Sunday, October 9, 2011

The day I was too pissed to wear pants.

You know how some days you're in such an awful mood with nothing to blame other than waking up on the wrong side of the bed? This was one of those days. I was just pissed to have been disturbed from my uncommonly restful sleep. Then, I realized my sheets were soaked with my own sweat. Fine, I thought, I'll just take a nice, refreshing shower to cool off. One of my brothers must have been taking a shower at the same time, because the water came out of the shower-head in a depressing trickle. I think the added heat of being in the tiny, enclosed, humid space of the bathroom made me sweat even more than the water could wash away.
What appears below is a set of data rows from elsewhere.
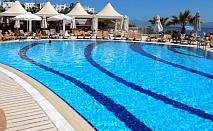 Почивка в Armonia Holiday Village & SPA 5*, Бодрум, Турция през август и септември . Чартърен полет от София + 7 нощувки на човек на база Ultra All Inclusive!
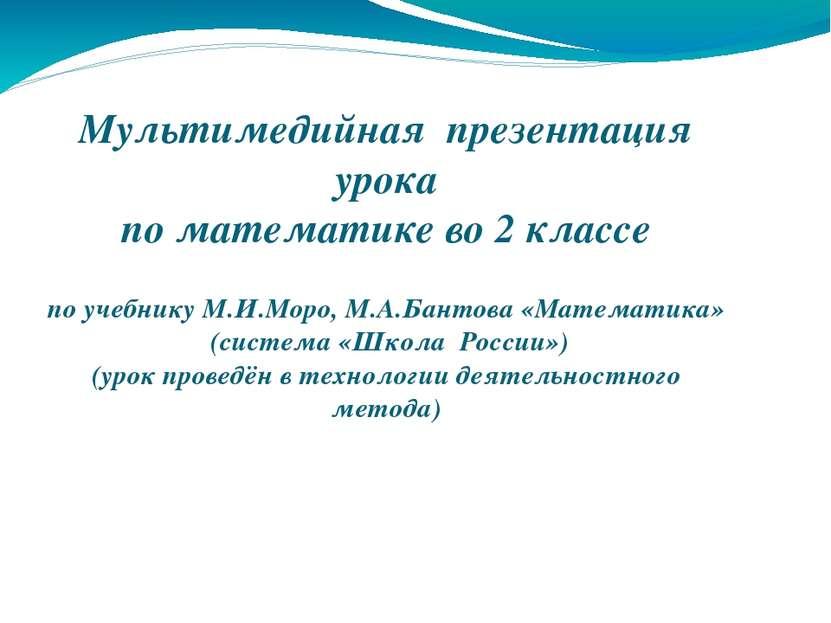 Мультимедийная презентация урока по математике во 2 классе по учебнику М.И.Мо...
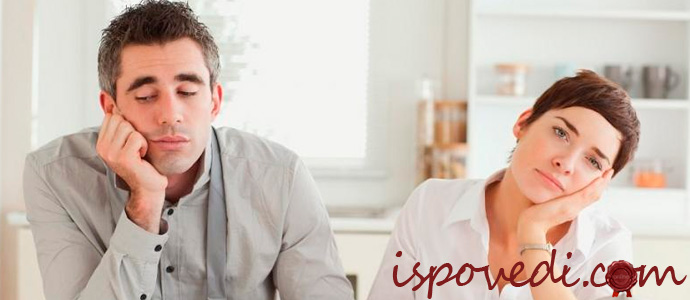 исповедь женщины, бросившей своего мужа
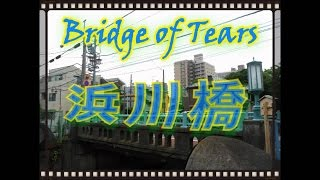 [JAPAN] Namidabashi (旧泪橋, Bridge of Tears)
I dried off, got dressed, put on sunscreen and was ready to meet my buds to go to the island for the day. Then I touched my face and realized that none of the sunscreen had actually been absorbed into my skin. I was sweating so much, I actually felt like my face was melting. Disgusted, I ripped off all my clothes and flopped on my bed in only my swimsuit- already overwhelmed with the day even though it was only 9am.
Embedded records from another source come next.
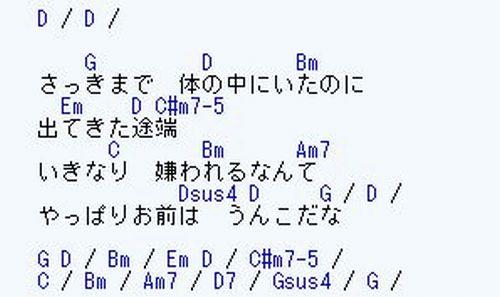 うんこコード譜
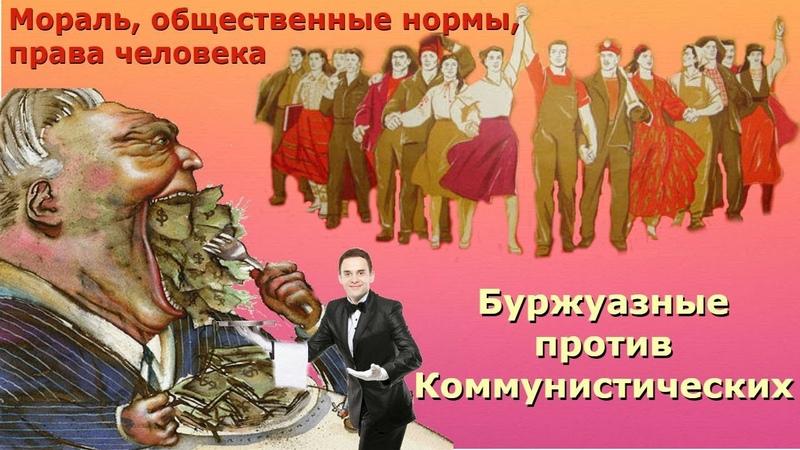 Буржуазные мораль общественные нормы права человека против Коммунистических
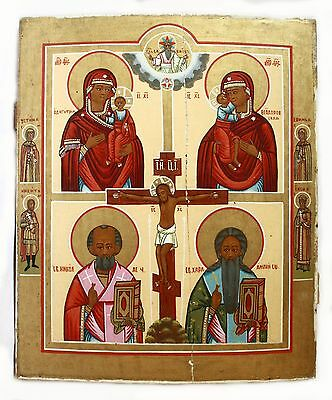 Antique19th C Russian Hand Painted Icon (44 cm) the Crucifying of Jesus Christ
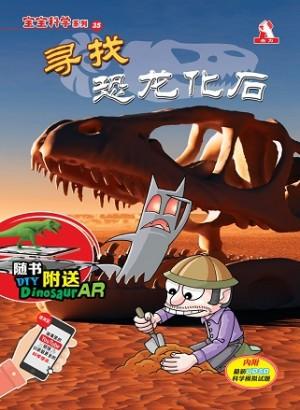 宝宝科学35-寻找恐龙化石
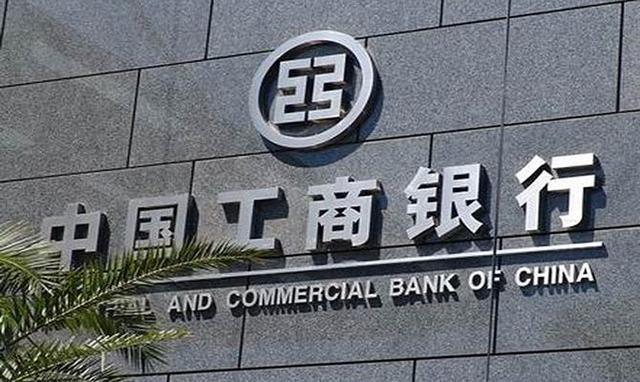 关于工商银行的信用卡分期,你懂多少?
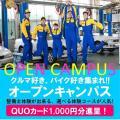 阪和鳳自動車工業専門学校 【阪和鳳オープンキャンパス】エンジンコース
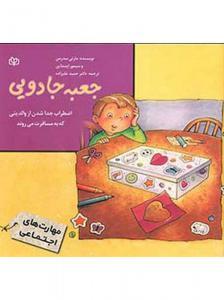 جعبه جادویی حمید علیزاده رشد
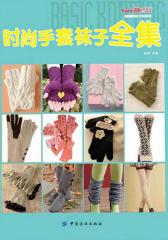 时尚手套袜子全集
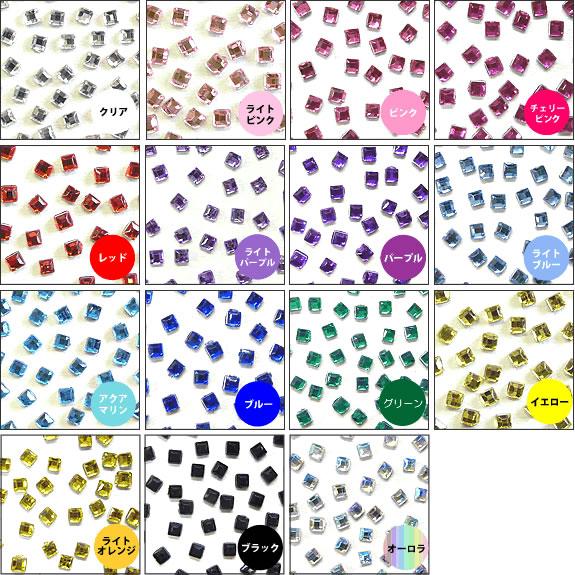 스퀘어 라인 스톤 ◆ 손톱 사이즈 ♪ 선택할 수 있는 14 색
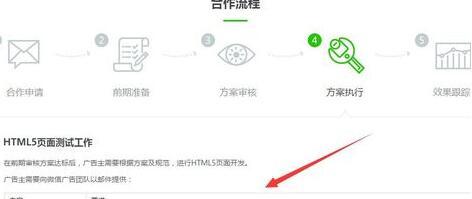 微信运动广告位招租图5.jpg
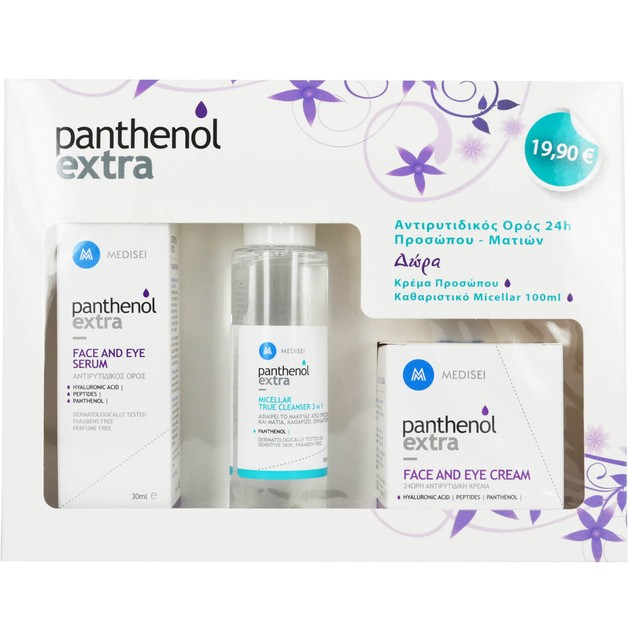 Medisei Panthenol Extra Πακέτο Προσφοράς Face & Eye Serum 30ml, Face& Eye Cream 50ml, Micellar 100ml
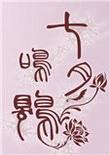 七月鸣鵙 中文版 硬盘版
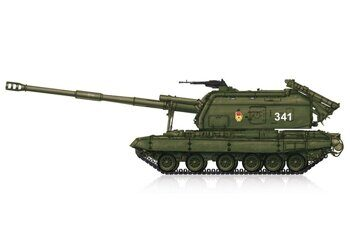 82927 2S19-M1 Self-propelled Howitzer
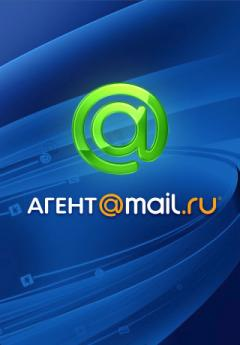 Mail.Ru Agent (iPhone/iPad)
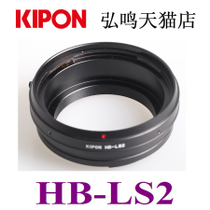 正品特价KIPON HB-LS2 单反镜头转接环 哈苏Hasselblad转接徕卡S2 价格:1966.00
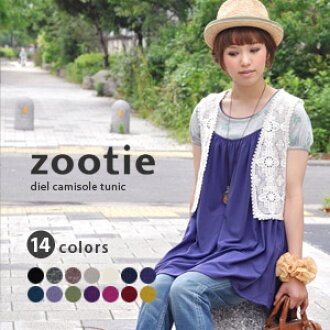 Drape long camisole / plain fabric / figure cover / spacious / Shin pull / daily / maternity clothes / short length camisole dress / spring 32,158-1,103,334 dress ◆ zootie which gathers weave: Deal camisole tunic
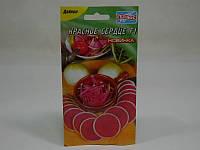 Семена дайкона Красное сердце Ф1 - 30 семян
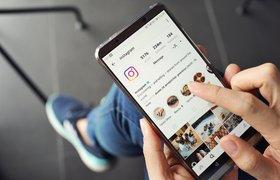 Как мониторить конкурентов в Instagram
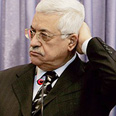 Abbas buys Tel Aviv suits Photo: AP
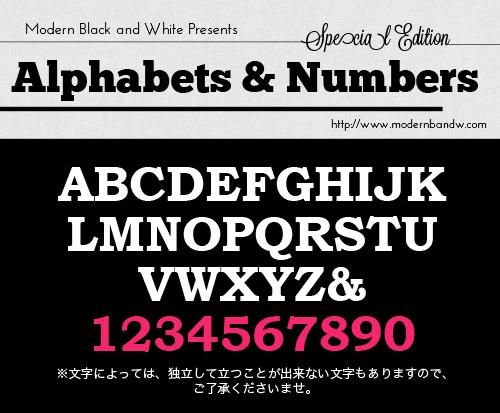 モノトーン, 雑貨, アルファベット, オブジェ,タイポグラフィー,  Black and White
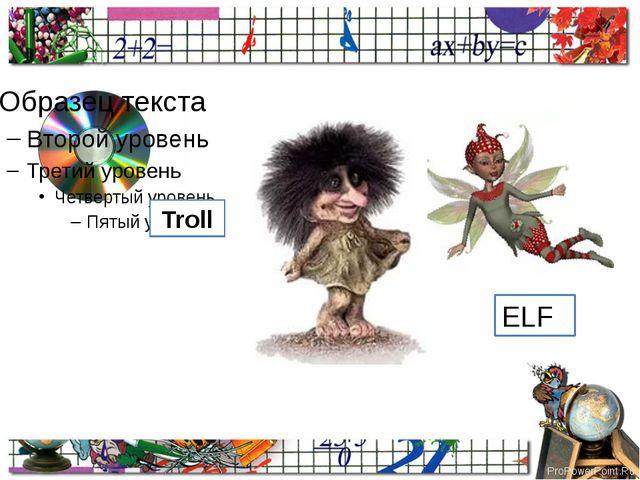 Troll ELF 113 114 115 ProPowerPoint.Ru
I decided the only possible way I could survive the rest of the day would be if I wore shorts. I KNOW that its disrespectful as a woman to show my thighs- but I also KNEW that I was at my wit's absolute end for whatever reason. So I took my leaky face, scandalous shorts, dorky keens, and I bravely marched them downstairs to say goodbye to the host family. I got strange looks from everyone, and one of the older women pointed at the approximate thigh region on my body and commented, "C'est jolie comme ca! (It is pretty like that)" I have no idea if she meant my pasty, hairy legs, or if she meant my worn-out running shorts. Both seemed equally unlikely, so I just point at myself and said emphatically, "RIEN est jolie ici. (NOTHING is pretty here.)" To which the entire room busted up laughing.

Look out Dakar, I got thunder thighs, and I'm NOT afraid to bare them!